The cost-of-living adjustment, or COLA, will be an increase of 3.6%. It will affect about 55 million Social Security recipients and another 8 million Americans who receive Supplemental Security Income (SSI).

Compared with previous increases, it's fairly moderate, says Polina Vlasenko, research fellow at American Institute for Economic Research. The last cost-of-living adjustment, in January 2009, was an uncommonly large 5.8%. Earlier increases were 2.3% to 4.1%.

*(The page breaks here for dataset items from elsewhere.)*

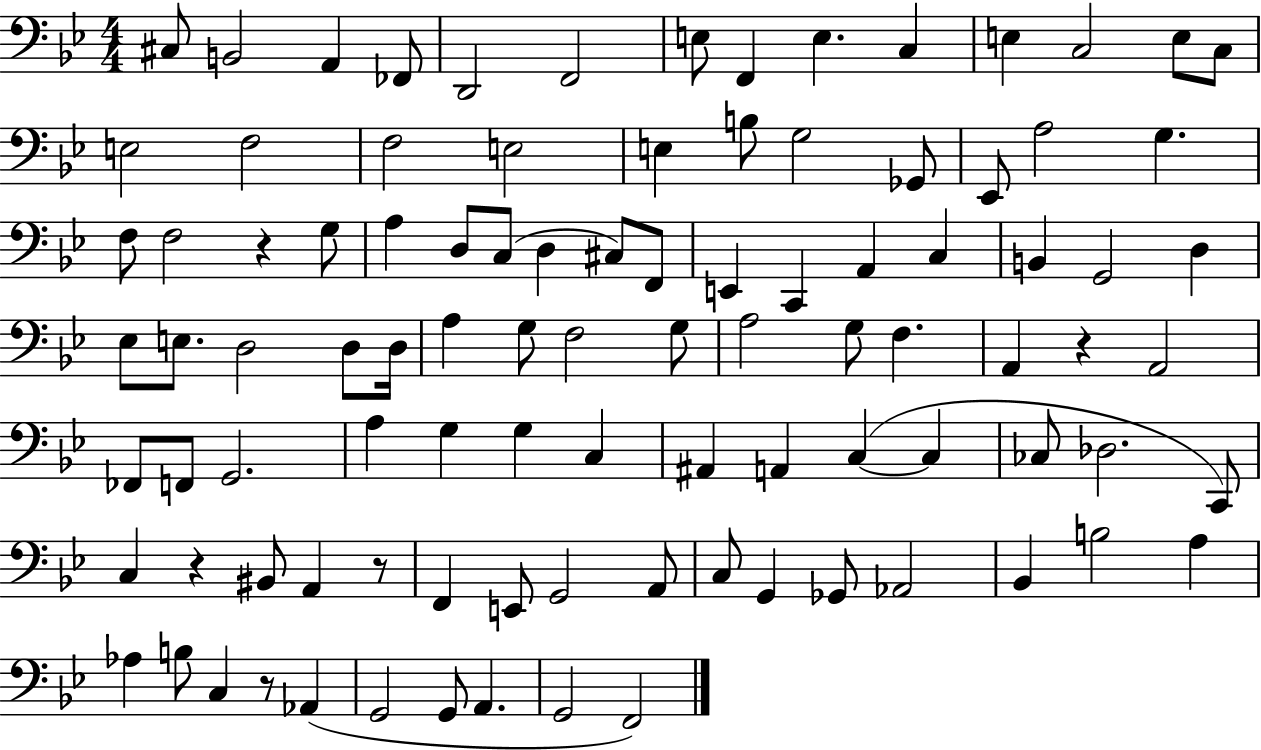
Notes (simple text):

C#3/e B2/h A2/q FES2/e D2/h F2/h E3/e F2/q E3/q. C3/q E3/q C3/h E3/e C3/e E3/h F3/h F3/h E3/h E3/q B3/e G3/h Gb2/e Eb2/e A3/h G3/q. F3/e F3/h R/q G3/e A3/q D3/e C3/e D3/q C#3/e F2/e E2/q C2/q A2/q C3/q B2/q G2/h D3/q Eb3/e E3/e. D3/h D3/e D3/s A3/q G3/e F3/h G3/e A3/h G3/e F3/q. A2/q R/q A2/h FES2/e F2/e G2/h. A3/q G3/q G3/q C3/q A#2/q A2/q C3/q C3/q CES3/e Db3/h. C2/e C3/q R/q BIS2/e A2/q R/e F2/q E2/e G2/h A2/e C3/e G2/q Gb2/e Ab2/h Bb2/q B3/h A3/q Ab3/q B3/e C3/q R/e Ab2/q G2/h G2/e A2/q. G2/h F2/h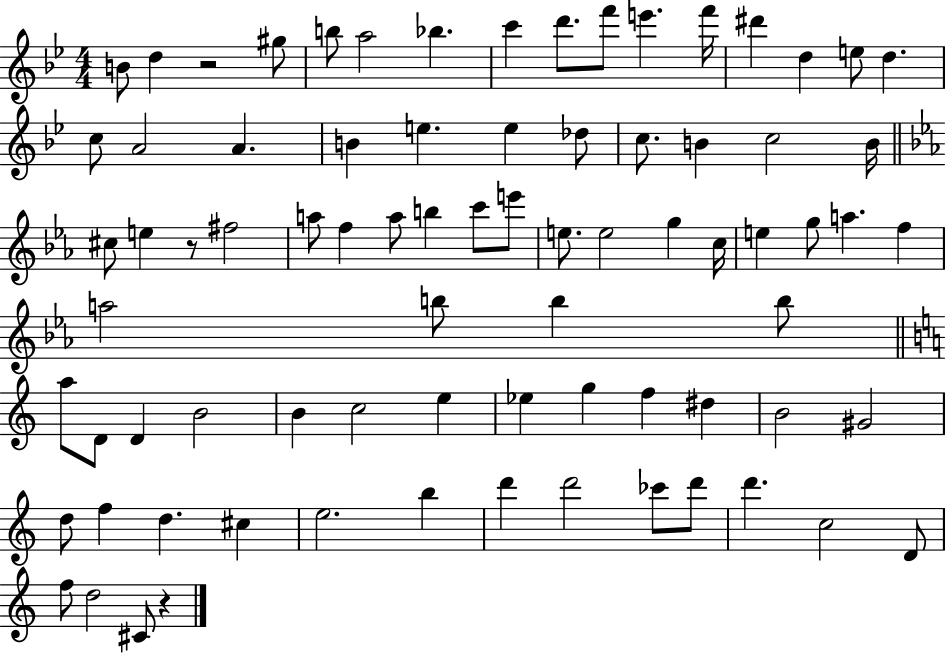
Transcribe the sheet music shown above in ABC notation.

X:1
T:Untitled
M:4/4
L:1/4
K:Bb
B/2 d z2 ^g/2 b/2 a2 _b c' d'/2 f'/2 e' f'/4 ^d' d e/2 d c/2 A2 A B e e _d/2 c/2 B c2 B/4 ^c/2 e z/2 ^f2 a/2 f a/2 b c'/2 e'/2 e/2 e2 g c/4 e g/2 a f a2 b/2 b b/2 a/2 D/2 D B2 B c2 e _e g f ^d B2 ^G2 d/2 f d ^c e2 b d' d'2 _c'/2 d'/2 d' c2 D/2 f/2 d2 ^C/2 z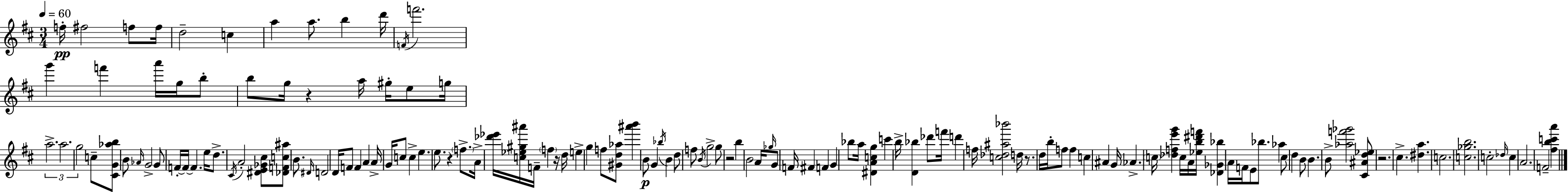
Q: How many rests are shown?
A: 6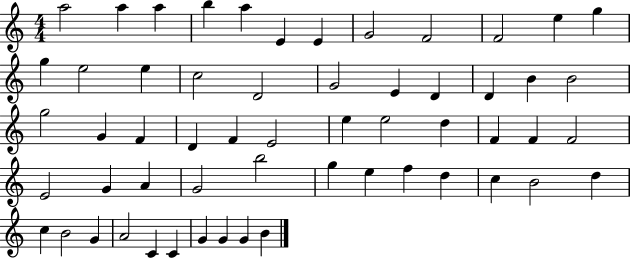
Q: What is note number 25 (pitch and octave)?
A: G4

The increase may lose some of its luster. Retirees may not see a lot, or any at all, of the increase because their Medicare premiums also can increase, says Paul Gada, personal finance director for Allsup Medicare Advisor, a provider of Social Security and Medicare consultation services.

For those who are enrolled in Medicare, their insurance premiums are automatically deducted from Social Security checks. But Medicare cannot reduce Social Security checks from year to year.

"So in the past two years, when there was no COLA increase, Medicare deductions could not increase," Vlasenko says. "This provision had never been used until the last two years, because there was always a COLA increase before then."

The Medicare premiums are expected to be determined by Medicare next month.

"The COLA increase is good news, but it doesn't do the whole trick," says Merton Bernstein, professor emeritus at the Washington University in St. Louis School of Law. "It doesn't cope with the higher out-of-pocket cost of seniors and disabled people."

The annual cost-of-living adjustment is tied to an inflation measure released Wednesday. The measure, which was adopted in the 1970s, produced no COLA in 2010 or 2011 because inflation was too low. Those were the first two years without a COLA since automatic increases were enacted in 1975.

On average Social Security recipients receive $1,082 a month, or about $13,000 a year. The increase would add about $39 a month, or $468 a year.

"Social Security is the most important source of income by far for most retirees, and for a huge percentage it is the only income they have," says David Certner, legislative policy director for AARP. "But getting this increase doesn't mean they are getting ahead. It just keeps them from falling further behind."